===== Document passage =====

Tazza will serve as anchor tenant for the Millvale Community Development Corporation’s $1.5 million Bennett Station project. The project includes the Tazza d’Oro building at 524 Grant, two neighboring buildings at 220 North and 226 North, and a small adjacent parklet that is partially owned by the borough.
The project was financed in part by grants from the The Heinz Endowments, Hillman Foundation and an anonymous donor. Bridgeway Capital provided a bridge loan between grants. Originally scheduled to open last summer, the project ran into construction delays and a 50% cost overrun.
Tina Walker, president of the Millvale CDC, says that the project will be like a “heart transplant” for the core of the business district, adding that Millvale residents first identified a coffee shop as a priority during initial Ecodistrict planning in 2012.

“The community is so passionate about where they live,” says Enrico. “I’ve never experienced such support and excitement about us opening.”
The 2,000-square-foot coffee shop, designed by Bennett Station lead architect evolveEA, features retractable garage door windows, heated concrete floors and reclaimed wooden tables and chairs. Enrico promises that “fresh, local, real food” will be available in the form of soups, salads, paninis and more.
A mosaic by artist James Simon graces the exterior of the building, and Red Star Iron Works designed and fabricated a pair of wrought-iron balconies for the second floor. Tazza will use that upstairs space to train employees; Enrico has already hired 16 Millvale residents to help run the shop.
“We’ve been fanatical about quality since the day we opened,” says Enrico. “It has been a dream for 10 years now to have a space dedicated to training so we don’t interrupt operations.”

Next door, the Millvale Studios artist community is still in limbo as insurance negotiations continue over a fire that gutted the interior of the property earlier this summer. The Millvale Studios building, at 226 North, is located next door to Ton Pottery, formerly of Lawrenceville.
Both Walker and Enrico credit the Millvale Borough Council for their support in seeing the project to fruition. Enrico gives particular credit to the long-time businesses like Pamela’s and Jean-Marc that helped lay the groundwork for the expanding main street.
“We’re here to help prop up what they started 20-some years ago,” she says. “We don’t want to come in and be some bourgeois coffee shop. We want it to be amazing coffee, but our goal is to create community.”

===== Recorded data =====

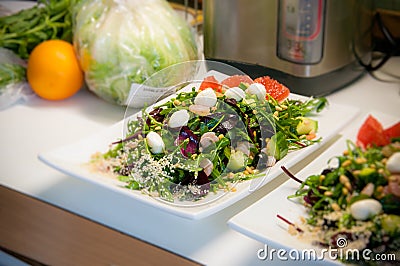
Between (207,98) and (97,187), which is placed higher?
(207,98)

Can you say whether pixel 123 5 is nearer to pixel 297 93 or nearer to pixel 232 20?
pixel 232 20

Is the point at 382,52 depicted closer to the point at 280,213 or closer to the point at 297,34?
the point at 297,34

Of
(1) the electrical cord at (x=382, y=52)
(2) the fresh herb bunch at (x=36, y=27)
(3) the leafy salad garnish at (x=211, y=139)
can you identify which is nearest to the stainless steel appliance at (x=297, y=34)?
(1) the electrical cord at (x=382, y=52)

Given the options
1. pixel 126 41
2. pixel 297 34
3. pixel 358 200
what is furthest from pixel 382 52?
pixel 358 200

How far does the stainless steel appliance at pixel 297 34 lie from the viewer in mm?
703

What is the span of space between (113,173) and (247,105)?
193 mm

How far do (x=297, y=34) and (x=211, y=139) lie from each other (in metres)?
0.25

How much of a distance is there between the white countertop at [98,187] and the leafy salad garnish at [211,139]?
1.7 inches

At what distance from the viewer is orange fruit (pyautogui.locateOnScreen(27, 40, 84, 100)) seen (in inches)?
33.0

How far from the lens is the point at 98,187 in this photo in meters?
0.68

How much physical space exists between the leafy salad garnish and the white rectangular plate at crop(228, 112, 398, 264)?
26 mm

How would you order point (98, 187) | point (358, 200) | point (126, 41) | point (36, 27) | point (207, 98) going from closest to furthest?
point (358, 200) → point (207, 98) → point (98, 187) → point (126, 41) → point (36, 27)

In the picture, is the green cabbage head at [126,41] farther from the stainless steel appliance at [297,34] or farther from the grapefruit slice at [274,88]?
the grapefruit slice at [274,88]

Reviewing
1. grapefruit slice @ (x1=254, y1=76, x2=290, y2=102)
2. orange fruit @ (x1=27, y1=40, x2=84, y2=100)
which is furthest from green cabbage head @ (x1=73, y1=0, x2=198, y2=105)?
grapefruit slice @ (x1=254, y1=76, x2=290, y2=102)
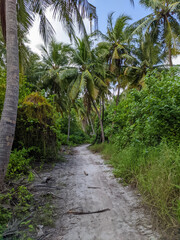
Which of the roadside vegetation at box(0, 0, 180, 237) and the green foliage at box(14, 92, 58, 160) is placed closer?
the roadside vegetation at box(0, 0, 180, 237)

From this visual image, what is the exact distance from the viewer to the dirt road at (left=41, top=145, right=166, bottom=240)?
2010 millimetres

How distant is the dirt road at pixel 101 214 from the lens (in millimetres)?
2010

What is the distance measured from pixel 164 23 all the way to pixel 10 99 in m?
13.8

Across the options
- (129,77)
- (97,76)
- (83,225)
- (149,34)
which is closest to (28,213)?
(83,225)

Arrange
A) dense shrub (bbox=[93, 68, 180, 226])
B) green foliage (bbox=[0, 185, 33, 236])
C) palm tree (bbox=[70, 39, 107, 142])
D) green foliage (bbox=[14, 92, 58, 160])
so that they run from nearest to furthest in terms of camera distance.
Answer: green foliage (bbox=[0, 185, 33, 236]) → dense shrub (bbox=[93, 68, 180, 226]) → green foliage (bbox=[14, 92, 58, 160]) → palm tree (bbox=[70, 39, 107, 142])

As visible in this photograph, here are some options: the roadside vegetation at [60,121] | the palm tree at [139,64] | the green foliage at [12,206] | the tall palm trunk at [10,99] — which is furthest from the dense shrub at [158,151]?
the palm tree at [139,64]

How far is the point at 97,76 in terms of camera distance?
45.5 feet

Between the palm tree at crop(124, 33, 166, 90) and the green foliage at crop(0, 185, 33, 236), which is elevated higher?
the palm tree at crop(124, 33, 166, 90)

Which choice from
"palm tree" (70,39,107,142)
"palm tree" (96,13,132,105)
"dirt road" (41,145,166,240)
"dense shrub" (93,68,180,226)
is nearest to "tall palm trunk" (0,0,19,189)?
"dirt road" (41,145,166,240)

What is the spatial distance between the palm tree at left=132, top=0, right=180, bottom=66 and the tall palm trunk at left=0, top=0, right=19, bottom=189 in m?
10.4

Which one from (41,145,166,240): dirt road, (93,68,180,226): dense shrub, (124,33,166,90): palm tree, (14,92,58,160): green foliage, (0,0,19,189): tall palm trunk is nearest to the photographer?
(41,145,166,240): dirt road

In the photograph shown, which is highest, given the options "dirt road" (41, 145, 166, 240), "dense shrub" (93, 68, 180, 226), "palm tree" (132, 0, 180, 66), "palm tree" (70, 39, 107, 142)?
"palm tree" (132, 0, 180, 66)

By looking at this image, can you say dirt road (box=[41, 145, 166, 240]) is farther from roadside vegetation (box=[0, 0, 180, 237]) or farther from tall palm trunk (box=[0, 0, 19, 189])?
tall palm trunk (box=[0, 0, 19, 189])

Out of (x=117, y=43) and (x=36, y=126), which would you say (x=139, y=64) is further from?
(x=36, y=126)
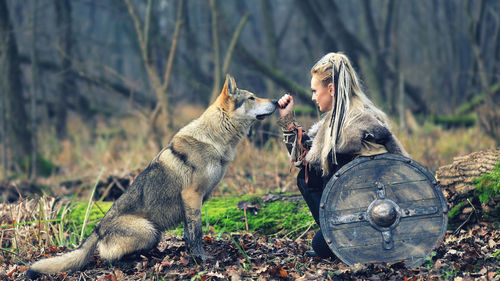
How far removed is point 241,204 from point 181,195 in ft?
4.83

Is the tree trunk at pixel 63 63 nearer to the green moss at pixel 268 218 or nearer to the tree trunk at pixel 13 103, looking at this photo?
the tree trunk at pixel 13 103

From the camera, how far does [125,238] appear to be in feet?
14.2

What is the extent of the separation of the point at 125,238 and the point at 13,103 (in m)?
8.04

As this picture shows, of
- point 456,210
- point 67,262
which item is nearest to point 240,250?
point 67,262

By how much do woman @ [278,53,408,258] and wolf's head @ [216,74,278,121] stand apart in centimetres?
59

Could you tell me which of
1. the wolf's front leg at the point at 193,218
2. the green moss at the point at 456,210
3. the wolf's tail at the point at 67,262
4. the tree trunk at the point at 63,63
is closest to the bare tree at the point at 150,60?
the tree trunk at the point at 63,63

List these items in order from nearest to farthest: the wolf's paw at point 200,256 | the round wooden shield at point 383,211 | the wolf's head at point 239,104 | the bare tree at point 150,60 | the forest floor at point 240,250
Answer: the round wooden shield at point 383,211
the forest floor at point 240,250
the wolf's paw at point 200,256
the wolf's head at point 239,104
the bare tree at point 150,60

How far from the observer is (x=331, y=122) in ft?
12.7

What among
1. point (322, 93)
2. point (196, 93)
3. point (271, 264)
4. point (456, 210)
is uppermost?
point (322, 93)

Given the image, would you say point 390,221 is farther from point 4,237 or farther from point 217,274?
point 4,237

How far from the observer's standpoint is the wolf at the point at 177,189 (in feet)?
14.2

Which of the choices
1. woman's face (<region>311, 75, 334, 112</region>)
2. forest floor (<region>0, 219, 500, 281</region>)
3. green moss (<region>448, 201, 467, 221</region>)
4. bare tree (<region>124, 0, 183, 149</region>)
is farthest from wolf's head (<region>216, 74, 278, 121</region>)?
bare tree (<region>124, 0, 183, 149</region>)

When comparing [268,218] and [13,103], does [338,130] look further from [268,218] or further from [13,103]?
[13,103]

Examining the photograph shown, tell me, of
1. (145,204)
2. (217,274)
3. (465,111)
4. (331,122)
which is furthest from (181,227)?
(465,111)
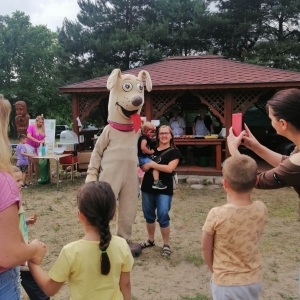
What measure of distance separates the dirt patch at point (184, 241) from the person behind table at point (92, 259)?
1.79m

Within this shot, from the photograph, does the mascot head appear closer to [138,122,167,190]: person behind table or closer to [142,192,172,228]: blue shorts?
[138,122,167,190]: person behind table

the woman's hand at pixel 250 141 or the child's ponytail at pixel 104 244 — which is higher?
the woman's hand at pixel 250 141

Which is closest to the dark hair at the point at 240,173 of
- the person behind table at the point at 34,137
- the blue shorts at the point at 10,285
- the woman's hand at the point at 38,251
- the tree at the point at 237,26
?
the woman's hand at the point at 38,251

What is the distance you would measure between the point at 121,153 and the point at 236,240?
231cm

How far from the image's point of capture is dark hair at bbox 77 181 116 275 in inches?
64.1

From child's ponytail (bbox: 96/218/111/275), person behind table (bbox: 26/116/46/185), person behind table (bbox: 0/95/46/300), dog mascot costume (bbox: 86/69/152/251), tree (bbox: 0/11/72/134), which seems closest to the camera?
person behind table (bbox: 0/95/46/300)

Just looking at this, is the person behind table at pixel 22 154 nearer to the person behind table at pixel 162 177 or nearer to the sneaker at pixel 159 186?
the person behind table at pixel 162 177

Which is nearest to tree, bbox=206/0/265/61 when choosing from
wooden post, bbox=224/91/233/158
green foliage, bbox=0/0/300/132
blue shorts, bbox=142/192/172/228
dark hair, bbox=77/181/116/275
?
green foliage, bbox=0/0/300/132

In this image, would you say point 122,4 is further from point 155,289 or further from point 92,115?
point 155,289

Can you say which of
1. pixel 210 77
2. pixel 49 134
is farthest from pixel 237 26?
pixel 49 134

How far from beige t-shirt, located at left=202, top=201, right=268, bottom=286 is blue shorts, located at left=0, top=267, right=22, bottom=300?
40.5 inches

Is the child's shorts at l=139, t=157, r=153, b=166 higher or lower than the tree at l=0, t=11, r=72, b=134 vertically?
lower

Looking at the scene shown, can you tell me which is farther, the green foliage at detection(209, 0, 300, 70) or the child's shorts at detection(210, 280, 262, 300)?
the green foliage at detection(209, 0, 300, 70)

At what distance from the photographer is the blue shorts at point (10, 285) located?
4.98ft
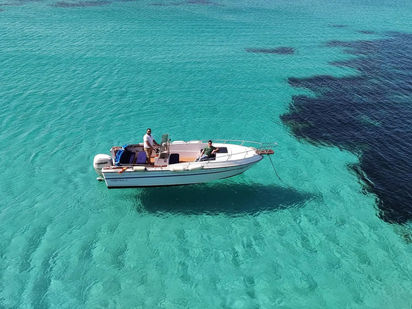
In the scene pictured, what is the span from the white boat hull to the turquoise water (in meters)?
1.19

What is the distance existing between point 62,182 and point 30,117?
31.3 feet

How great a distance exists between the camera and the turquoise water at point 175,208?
1282 centimetres

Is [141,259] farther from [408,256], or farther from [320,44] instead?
[320,44]

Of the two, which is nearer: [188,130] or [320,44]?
[188,130]

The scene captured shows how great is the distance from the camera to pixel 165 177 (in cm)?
1630

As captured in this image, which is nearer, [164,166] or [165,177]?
[165,177]

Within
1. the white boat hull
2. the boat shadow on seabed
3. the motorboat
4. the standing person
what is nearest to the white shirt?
the standing person

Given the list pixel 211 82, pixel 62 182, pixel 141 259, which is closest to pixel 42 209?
pixel 62 182

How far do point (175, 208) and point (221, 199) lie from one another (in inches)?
106

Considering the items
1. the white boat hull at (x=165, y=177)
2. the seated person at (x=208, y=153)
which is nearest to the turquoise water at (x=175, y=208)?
the white boat hull at (x=165, y=177)

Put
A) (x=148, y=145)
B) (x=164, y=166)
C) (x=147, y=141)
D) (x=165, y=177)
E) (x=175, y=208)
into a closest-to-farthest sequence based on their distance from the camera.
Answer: (x=165, y=177), (x=164, y=166), (x=175, y=208), (x=147, y=141), (x=148, y=145)

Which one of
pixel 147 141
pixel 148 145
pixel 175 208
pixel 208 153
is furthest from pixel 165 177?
pixel 208 153

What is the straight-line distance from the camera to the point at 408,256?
14.4m

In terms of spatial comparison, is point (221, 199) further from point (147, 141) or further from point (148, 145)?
point (147, 141)
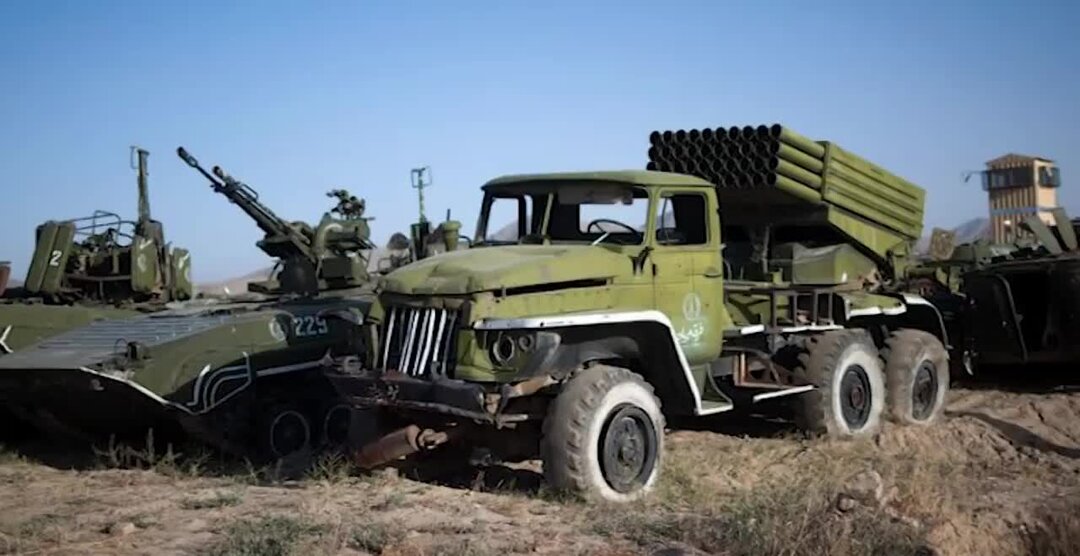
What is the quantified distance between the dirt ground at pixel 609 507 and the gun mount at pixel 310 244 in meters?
2.96

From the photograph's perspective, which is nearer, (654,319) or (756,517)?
(756,517)

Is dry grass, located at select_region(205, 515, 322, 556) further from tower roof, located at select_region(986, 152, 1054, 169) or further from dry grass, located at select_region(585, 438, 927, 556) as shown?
tower roof, located at select_region(986, 152, 1054, 169)

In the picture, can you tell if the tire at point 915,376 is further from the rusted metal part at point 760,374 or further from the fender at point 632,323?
the fender at point 632,323

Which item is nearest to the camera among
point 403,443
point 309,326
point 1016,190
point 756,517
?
point 756,517

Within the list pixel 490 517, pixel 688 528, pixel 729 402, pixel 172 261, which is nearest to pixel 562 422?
pixel 490 517

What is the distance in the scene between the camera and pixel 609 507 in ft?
23.4

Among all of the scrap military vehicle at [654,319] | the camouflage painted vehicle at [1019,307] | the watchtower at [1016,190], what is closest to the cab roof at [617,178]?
the scrap military vehicle at [654,319]

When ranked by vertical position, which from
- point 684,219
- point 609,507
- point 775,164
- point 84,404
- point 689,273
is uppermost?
point 775,164

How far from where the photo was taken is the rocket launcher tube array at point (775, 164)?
10453mm

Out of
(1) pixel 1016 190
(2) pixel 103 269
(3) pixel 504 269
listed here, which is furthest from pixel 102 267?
(1) pixel 1016 190

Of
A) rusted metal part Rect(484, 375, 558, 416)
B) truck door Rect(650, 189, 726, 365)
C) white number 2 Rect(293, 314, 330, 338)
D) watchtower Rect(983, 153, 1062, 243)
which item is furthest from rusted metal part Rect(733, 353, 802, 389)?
watchtower Rect(983, 153, 1062, 243)

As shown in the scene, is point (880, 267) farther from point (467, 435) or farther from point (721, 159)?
point (467, 435)

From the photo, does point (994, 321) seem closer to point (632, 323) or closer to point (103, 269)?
point (632, 323)

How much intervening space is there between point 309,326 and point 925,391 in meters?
5.93
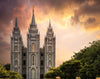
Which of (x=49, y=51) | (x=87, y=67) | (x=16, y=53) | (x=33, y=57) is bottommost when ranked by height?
(x=87, y=67)

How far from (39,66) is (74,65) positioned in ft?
146

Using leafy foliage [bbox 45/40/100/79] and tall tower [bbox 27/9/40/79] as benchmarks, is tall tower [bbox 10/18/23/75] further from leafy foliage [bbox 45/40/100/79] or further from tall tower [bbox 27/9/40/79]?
leafy foliage [bbox 45/40/100/79]

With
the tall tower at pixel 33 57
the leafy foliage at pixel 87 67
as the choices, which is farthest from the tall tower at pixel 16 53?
the leafy foliage at pixel 87 67

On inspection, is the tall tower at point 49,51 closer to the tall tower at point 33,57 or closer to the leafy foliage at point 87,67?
the tall tower at point 33,57

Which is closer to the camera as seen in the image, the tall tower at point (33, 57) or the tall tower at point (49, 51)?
the tall tower at point (33, 57)

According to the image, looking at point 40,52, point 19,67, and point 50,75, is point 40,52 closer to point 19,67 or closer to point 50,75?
point 19,67

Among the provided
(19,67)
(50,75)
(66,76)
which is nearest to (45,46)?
(19,67)

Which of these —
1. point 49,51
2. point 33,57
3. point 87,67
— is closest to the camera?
point 87,67

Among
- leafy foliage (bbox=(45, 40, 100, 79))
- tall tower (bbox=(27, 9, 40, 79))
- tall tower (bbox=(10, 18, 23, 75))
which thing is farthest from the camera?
tall tower (bbox=(10, 18, 23, 75))

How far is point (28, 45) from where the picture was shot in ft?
291

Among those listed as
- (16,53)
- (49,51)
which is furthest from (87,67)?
(16,53)

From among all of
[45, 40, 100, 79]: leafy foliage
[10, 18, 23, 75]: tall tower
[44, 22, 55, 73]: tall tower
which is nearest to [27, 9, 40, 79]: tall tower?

=====

(Goals)
A) Copy the Bennett Station article word for word, from "Tina Walker, president" up to and including "planning in 2012.".
B) In the Bennett Station article, how many Millvale residents has Enrico already hired to help run the shop?

(Outputs)
A)
Tina Walker, president of the Millvale CDC, says that the project will be like a “heart transplant” for the core of the business district, adding that Millvale residents first identified a coffee shop as a priority during initial Ecodistrict planning in 2012.

B) 16